Между тем как работы кипели на острове Луст-Эланд, несколько рот Преображенского полка под начальством Карпова и драгунские полки князя Вадбольского и Дюмона поставлены были на ижорском берегу Невы, близ устья ее, для наблюдения, не сделает ли неприятель высадки с эскадры. Как скоро обязанности службы выполнены были начальниками, они собрались вместе у хлебосола Вадбольского на чару анисовой водки, на пирог и кус, еще более лакомый, – на чтение истории Последнего Новика, отданной опекуну его вместе с другими бумагами. Несколько дней уже обещал Вадбольский передать своим приятелям исповедь его жизни. В этом греха теперь не было. Глебовскому, распевавшему так хорошо песни Новика, поручено читать его повесть в услышание всей честной беседы.
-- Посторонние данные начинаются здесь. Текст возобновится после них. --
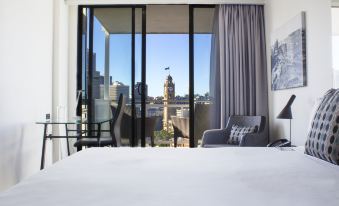 Mercure Sydney
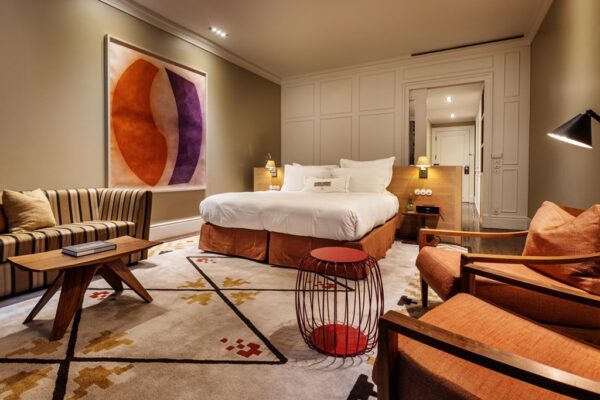 Suite, Vidago Palace Hotel & Spa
В старину у русских крест был приступом ко всему. Следуя этому святому обычаю, Глебовской перекрестился и начал чтение:

– "Судьба, видимо, гонит меня. Ни мое раскаяние, ни жертвы и заслуги мои отечеству не могли ее удовлетворить. Чувствую, или грехи моих родителей, или кровь, за меня безвинно пролитая, запечатлели меня клеймом отчуждения от родины. Большего наказания нельзя придумать. Конец моим страданиям близок. Горькая смерть на чужбине, труп, не орошенный слезою друга или соотечественника, не отпетый священником, оспориваемый дикими зверями, – вот очистительная жертва, от меня ожидаемая! Русский придет некогда в эту страну; во имя Христа и, может быть, дружбы захочет отыскать мои кости и поставить над ними крест; но не найдет он и места, где лежал прах несчастного изгнанника… Крестом будут мне четыре страны света. Разве один голос всемогущего соберет прах мой и сплотит кости мои в день судный!
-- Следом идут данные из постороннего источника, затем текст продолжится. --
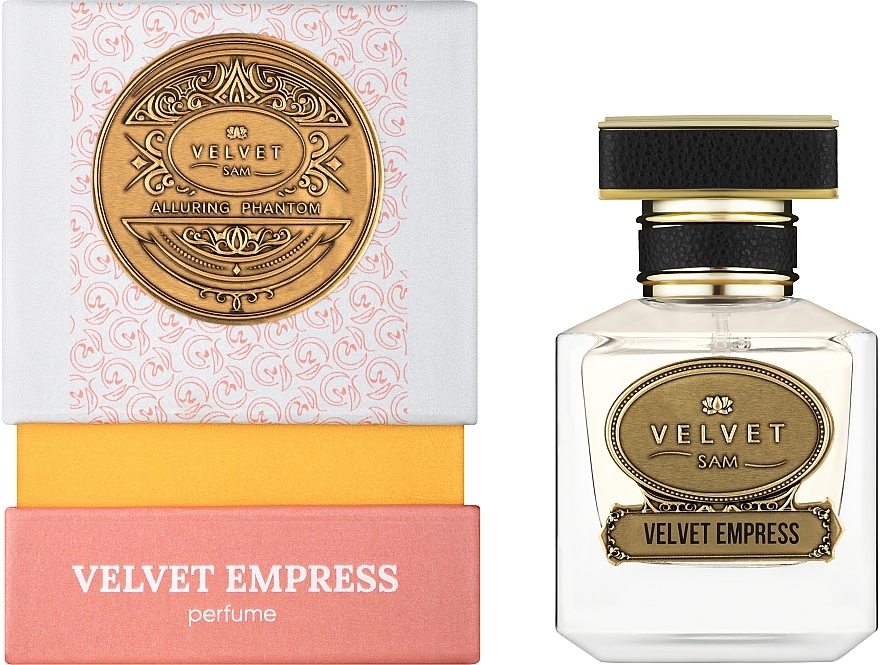 Velvet Sam Velvet Empress - Parfum — photo N5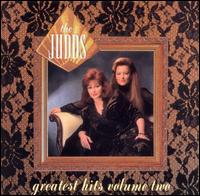 The Judds - Greatest Hits, Vol. 2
По крайней мере, часть себя хочу оставить на родине. Пусть частью этой будет повесть моей жизни, начертанная в следующих строках. Рассказ мой будет краток; не утомлю никого изображением своих страданий. Описывая их, желаю, чтобы мои соотечественники не проклинали хоть моей памяти. Я трудился для них много, так много сам любил их! Друзья! помяните меня в своих молитвах…
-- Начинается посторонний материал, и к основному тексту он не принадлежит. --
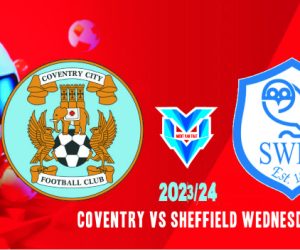 Prediksi Coventry vs Sheffield Wednesday, FA Cup 7 Februari 2024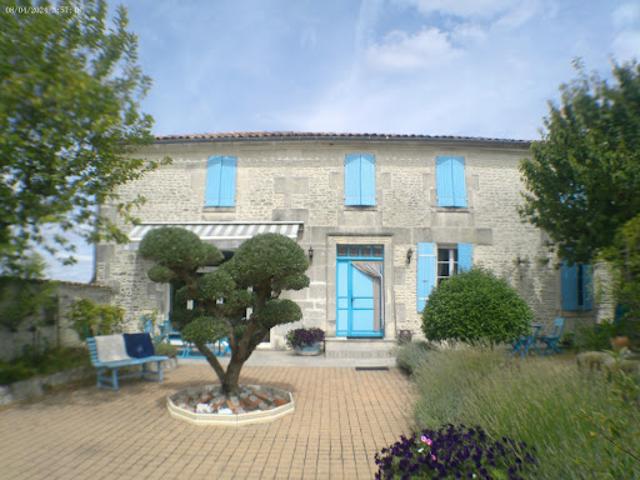 Maison vente à Segonzac, Charente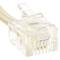 Kabel multiplikatora RJ11 20 cm (1 RJ11-M do 5 RJ11-H)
Не знаю, где я родился. Помню только, с тех пор как себя помню, высокий берег Москвы-реки, светлые излучины ее, обширные луга с высокою травою, в которой запутывались мои детские ноги, озера, с небом своим оправленные в зелень этих лугов, на возвышении старинные хоромы с теремками, поросшими мохом, плодовитый сад и в нем ключ. Журчание его и теперь отзывается моему слуху вместе с пением коростеля, раздававшимся по зорям. Для других неприятен крик этой птицы, но я, в каких странах ни слышал ее голос, всегда чувствовал в груди сладостное томление, задумывался о родине, о райских, невозвратных днях детства и слезами кропил эти воспоминания. Помню, что по обеим сторонам нашего жилища тянулась деревня, разделенная оврагом, через который весною седые потоки с шумом бросались в реку; позади деревни, вдали чернелись леса, дремучие леса, населенные будто лешими, ведьмами и разбойниками, а впереди через реку, на высоком берегу ее, стояла деревянная церковь и кругом ее кладбище. Не забыл я даже, что глава церкви была насквозь разодрана временем или молниею и что месяц, багровый от предвестий непогоды, поднимаясь от земли, по временам входил в эту главу в виде пылающего сердца. «Прогневали мы, родной, господа! – говаривала мне мамка моя, указывая на это явление. – Настанут смуты, побоища, и много крови будет пролито! Боюсь за твою головушку, дитя мое! Кровь у тебя кипучая; глаза твои разгораются, когда рассказываю тебе о похождениях богатырей и могучих витязей; все у тебя стрельцы да стрельцы на разуме; мальчик крестьянский не стань перед тобою в шапке – сейчас готов ты сорвать ее и с макушкой. Смири, дитя мое дорогое, свое сердце; ходи стопами тихими по пути господню; не гордись, не превозносися; не то не сносить тебе своей головушки. Ох, ох! вещун недобрый кровавый месяц, и все в день твоего ангела! Молись усерднее богу, клади поболее земных поклонов, не ленись творить кресты, и он помилует тебя своею благодатью».

Худо слушался я наставлений мамки, и слова ее сбылись…

Деревню, в которой провел я первые годы моего детства и которую описываю, называли Красное сельцо. Часто говаривали в ней о Коломне, и потому заключаю, что она была неподалеку от этого города. Не знаю, там ли я родился, но там, или близко этих мест, хотел бы я умереть.